Now a fellow with the Environmental Resilience Institute at IU, a part of the IU Prepared for Environmental Change Grand Challenge initiative, Jahn is an expert on bird migration who studies how changes in bird behavior can shed light on environmental change.
"The idea that these geese had migrated all the way down to Texas and Louisiana and then headed back up north to Canada, it just blew my mind as a kid," said Jahn, who joined IU in 2018. "Maybe it's that birds are so small and yet accomplish these great marathons—a great odyssey that most people don't even realize is happening right over their heads. Everyone who dedicates their life to science probably has a similar memory. It's the fascination that keeps you going."
Before joining IU, Jahn spent about a decade working in both South America and the U.S., studying migratory behavior in thrushes and a few other species. This included two years under a grant from the National Science Foundation to track scissor-tailed flycatchers and western kingbirds in Oklahoma, as well as four years as a visiting professor and researcher at São Paulo State University in Brazil. He also spent two years at the Smithsonian's Migratory Bird Center in Washington, D.C., conducting field work in Brazil on three species of thrush that never travel outside the tropics.
"One question in bird migration research is: Why do some birds travel all the way to the tropics every year to spend the winter, while others don't?" Jahn said. "We want to know more about different migratory strategies—the distance, the speed—as well as which birds are at greater risk from climate change based upon their particular behaviors."
Jahn's tools of the trade include GPS trackers—or "tiny bird backpacks"—weighting only 2 grams, which can follow a bird's movement anywhere in the world for a year; as well as miniscule, colored leg bands that identify individual birds upon their return to their capture location the following year.
At IU, Jahn is focused on tracking the American robin, a species of thrush that is surprisingly understudied despite being widespread across North America. (Always on the lookout for robin nests on campus, Jahn is rarely out of the office without binoculars. His favorite spot is the marshlands off the Jordan River near the Wendell Wright Education Building.) In addition to using the trackers and bands, Jahn also collects a small blood sample from each bird to test for diseases such as Lyme and avian malaria.
American robins can migrate as far north as northern Canada and as far south as Mexico. As warmer weather draw near in Indiana, Jahn also plans to do summer work on robins in Alaska. He also plans a trip to South America in October to continue research on tropical thrushes.
"Everything I'm doing here in Indiana with robins, I'm also doing in Brazil and Argentina with other species," Jahn said. "But this project isn't about saving the robins. Instead, we're interested in them as sentinels of ecosystem change. They're our 'canary in the coal mine.'"
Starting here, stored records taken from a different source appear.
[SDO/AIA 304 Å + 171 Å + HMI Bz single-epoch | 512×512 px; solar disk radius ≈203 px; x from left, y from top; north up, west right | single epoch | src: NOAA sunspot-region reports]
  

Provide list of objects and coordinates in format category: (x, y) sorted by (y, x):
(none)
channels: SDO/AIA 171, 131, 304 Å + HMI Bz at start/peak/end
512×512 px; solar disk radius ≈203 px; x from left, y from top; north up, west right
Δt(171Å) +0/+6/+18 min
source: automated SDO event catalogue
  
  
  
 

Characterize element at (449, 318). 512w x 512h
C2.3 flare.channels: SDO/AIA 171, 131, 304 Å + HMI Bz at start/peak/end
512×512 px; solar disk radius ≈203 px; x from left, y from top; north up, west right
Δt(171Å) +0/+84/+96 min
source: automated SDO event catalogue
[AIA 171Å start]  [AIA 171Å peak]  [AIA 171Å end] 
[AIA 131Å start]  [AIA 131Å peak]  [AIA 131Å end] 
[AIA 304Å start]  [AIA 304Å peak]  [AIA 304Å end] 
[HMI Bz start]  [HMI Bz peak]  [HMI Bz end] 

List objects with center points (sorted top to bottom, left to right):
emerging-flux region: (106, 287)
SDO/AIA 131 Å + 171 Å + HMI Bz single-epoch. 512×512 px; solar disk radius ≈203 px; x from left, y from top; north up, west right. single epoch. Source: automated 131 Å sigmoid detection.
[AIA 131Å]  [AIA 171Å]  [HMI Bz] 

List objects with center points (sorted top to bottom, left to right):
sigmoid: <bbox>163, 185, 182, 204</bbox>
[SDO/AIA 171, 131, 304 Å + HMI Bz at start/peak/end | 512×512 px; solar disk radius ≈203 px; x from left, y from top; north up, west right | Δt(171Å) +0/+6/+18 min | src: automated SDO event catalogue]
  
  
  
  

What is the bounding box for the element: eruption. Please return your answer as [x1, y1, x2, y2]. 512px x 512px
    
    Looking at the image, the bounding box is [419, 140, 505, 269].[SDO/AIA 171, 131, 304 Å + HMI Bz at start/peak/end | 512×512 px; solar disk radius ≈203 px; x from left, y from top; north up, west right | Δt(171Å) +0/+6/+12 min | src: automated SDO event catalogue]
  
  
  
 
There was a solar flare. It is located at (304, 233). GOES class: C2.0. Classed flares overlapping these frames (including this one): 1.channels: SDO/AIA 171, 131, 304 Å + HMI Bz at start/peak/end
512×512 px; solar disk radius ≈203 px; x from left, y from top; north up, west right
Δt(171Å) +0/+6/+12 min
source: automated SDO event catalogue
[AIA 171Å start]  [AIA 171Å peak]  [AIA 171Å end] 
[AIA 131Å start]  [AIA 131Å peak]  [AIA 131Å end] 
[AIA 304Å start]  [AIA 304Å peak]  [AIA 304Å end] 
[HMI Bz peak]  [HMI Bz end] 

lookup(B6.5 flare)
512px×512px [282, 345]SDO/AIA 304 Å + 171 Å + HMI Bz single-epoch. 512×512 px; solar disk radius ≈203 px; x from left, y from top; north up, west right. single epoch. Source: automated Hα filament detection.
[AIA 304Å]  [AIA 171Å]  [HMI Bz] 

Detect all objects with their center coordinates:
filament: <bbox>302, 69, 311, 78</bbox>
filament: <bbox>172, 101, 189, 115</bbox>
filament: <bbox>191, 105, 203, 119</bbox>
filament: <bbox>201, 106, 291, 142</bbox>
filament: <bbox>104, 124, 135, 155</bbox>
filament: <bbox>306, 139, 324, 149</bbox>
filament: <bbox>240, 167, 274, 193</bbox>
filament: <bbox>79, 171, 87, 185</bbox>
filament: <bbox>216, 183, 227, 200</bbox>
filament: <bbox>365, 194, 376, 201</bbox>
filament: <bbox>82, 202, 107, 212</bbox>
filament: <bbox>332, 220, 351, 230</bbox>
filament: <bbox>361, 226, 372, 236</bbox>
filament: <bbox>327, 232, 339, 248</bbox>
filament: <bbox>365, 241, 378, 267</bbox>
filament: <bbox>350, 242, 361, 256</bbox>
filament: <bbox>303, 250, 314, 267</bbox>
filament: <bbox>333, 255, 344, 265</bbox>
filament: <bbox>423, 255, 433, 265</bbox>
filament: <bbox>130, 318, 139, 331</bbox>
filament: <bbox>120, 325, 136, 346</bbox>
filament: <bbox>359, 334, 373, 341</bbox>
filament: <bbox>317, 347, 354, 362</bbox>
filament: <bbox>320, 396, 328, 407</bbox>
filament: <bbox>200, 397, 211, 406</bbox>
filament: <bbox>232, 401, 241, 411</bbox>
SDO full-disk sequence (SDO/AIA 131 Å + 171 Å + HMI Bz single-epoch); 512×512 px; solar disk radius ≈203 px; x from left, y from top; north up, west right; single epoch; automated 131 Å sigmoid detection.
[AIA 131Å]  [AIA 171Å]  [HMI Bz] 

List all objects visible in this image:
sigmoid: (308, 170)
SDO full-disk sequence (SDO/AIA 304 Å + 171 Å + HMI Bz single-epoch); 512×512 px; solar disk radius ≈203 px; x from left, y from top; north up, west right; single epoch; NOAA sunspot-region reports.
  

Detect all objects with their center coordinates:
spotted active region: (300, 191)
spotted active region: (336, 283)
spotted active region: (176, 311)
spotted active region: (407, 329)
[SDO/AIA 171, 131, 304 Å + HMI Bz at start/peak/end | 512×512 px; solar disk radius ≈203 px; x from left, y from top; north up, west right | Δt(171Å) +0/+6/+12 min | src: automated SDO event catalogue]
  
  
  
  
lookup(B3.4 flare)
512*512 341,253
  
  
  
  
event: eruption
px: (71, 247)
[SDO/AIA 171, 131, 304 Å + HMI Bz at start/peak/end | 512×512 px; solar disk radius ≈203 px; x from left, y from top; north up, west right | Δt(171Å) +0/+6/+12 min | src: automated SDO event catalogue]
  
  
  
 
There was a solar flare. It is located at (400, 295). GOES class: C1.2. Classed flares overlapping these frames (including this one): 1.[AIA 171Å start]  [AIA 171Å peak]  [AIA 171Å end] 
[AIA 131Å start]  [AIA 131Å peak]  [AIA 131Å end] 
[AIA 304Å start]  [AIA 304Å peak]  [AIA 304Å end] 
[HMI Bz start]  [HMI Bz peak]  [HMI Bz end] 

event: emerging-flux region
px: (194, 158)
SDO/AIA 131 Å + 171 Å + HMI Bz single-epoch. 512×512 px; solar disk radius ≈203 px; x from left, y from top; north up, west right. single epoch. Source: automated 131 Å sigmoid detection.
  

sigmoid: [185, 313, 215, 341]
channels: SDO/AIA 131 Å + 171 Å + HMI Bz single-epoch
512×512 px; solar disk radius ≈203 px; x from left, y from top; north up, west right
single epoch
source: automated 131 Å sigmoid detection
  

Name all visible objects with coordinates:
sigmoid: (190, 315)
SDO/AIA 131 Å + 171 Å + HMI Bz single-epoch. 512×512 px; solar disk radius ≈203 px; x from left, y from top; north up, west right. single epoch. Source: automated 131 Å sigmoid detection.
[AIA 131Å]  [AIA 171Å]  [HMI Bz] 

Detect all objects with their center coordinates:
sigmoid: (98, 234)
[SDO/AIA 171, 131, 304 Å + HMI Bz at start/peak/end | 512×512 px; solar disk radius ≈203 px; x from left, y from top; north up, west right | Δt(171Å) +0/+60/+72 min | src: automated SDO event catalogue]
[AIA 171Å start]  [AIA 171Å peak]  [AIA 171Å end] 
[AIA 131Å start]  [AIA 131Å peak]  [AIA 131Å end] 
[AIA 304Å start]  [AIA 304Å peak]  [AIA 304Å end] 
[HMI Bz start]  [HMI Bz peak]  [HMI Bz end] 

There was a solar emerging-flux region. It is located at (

Unlike mammals who can hibernate in lean times, he added, birds need food on a nearly hour-to-hour basis, which means they're powerful barometers of ecosystem health. Changes in their behavior give an early signal about other shifts down the food chain.
"Birds are affected by the same environmental processes, such as rainfall, that drive the timing of flowering and fruiting, of crops and insects," he said.
Some of the work connecting these dots occurs in collaboration with other colleagues who track bird and animal species through the Movement Ecology Group of the Environmental Resilience Institute at IU. For example, the birds' blood samples will inform the institute's tick monitoring project, which seeks to understand how bug-borne diseases are spreading in the state.
Jahn is also working with another of the institute's fellows, Tara Smiley, to study bird ecology using isotopic analysis. The same method used to detect drugs in human hair can reveal details about birds' movements and diet from a single feather.
Moreover, Jahn said his recruitment under IU's Grand Challenges Program connects him with collaborators beyond biology, including plans to work with students from the O'Neill School of Public and Environmental Affairs at IU Bloomington, as well as biology graduate students.
"This is a real pioneering project in many ways," he said. "While other universities have grand challenges, they aren't commonly focused on environmental change—or they aren't on the same scale as IU's. We're approaching this topic from so many angles—not only in terms of biology, but also policy, conservation law, history, art and communications.
"If there's anything we've learned over the past few years, you simply can't tackle an issue as large as a grand challenge without being truly interdisciplinary."